Stored data
=====

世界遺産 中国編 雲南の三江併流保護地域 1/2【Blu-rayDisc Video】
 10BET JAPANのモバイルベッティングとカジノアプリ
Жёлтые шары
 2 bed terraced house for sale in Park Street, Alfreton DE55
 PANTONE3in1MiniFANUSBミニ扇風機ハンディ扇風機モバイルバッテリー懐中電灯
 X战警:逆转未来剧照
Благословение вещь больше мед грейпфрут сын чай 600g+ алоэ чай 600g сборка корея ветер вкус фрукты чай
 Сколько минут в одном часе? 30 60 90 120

=====

Exactly as shown above, return all of the entries.

世界遺産 中国編 雲南の三江併流保護地域 1/2【Blu-rayDisc Video】
 10BET JAPANのモバイルベッティングとカジノアプリ
Жёлтые шары
 2 bed terraced house for sale in Park Street, Alfreton DE55
 PANTONE3in1MiniFANUSBミニ扇風機ハンディ扇風機モバイルバッテリー懐中電灯
 X战警:逆转未来剧照
Благословение вещь больше мед грейпфрут сын чай 600g+ алоэ чай 600g сборка корея ветер вкус фрукты чай
 Сколько минут в одном часе? 30 60 90 120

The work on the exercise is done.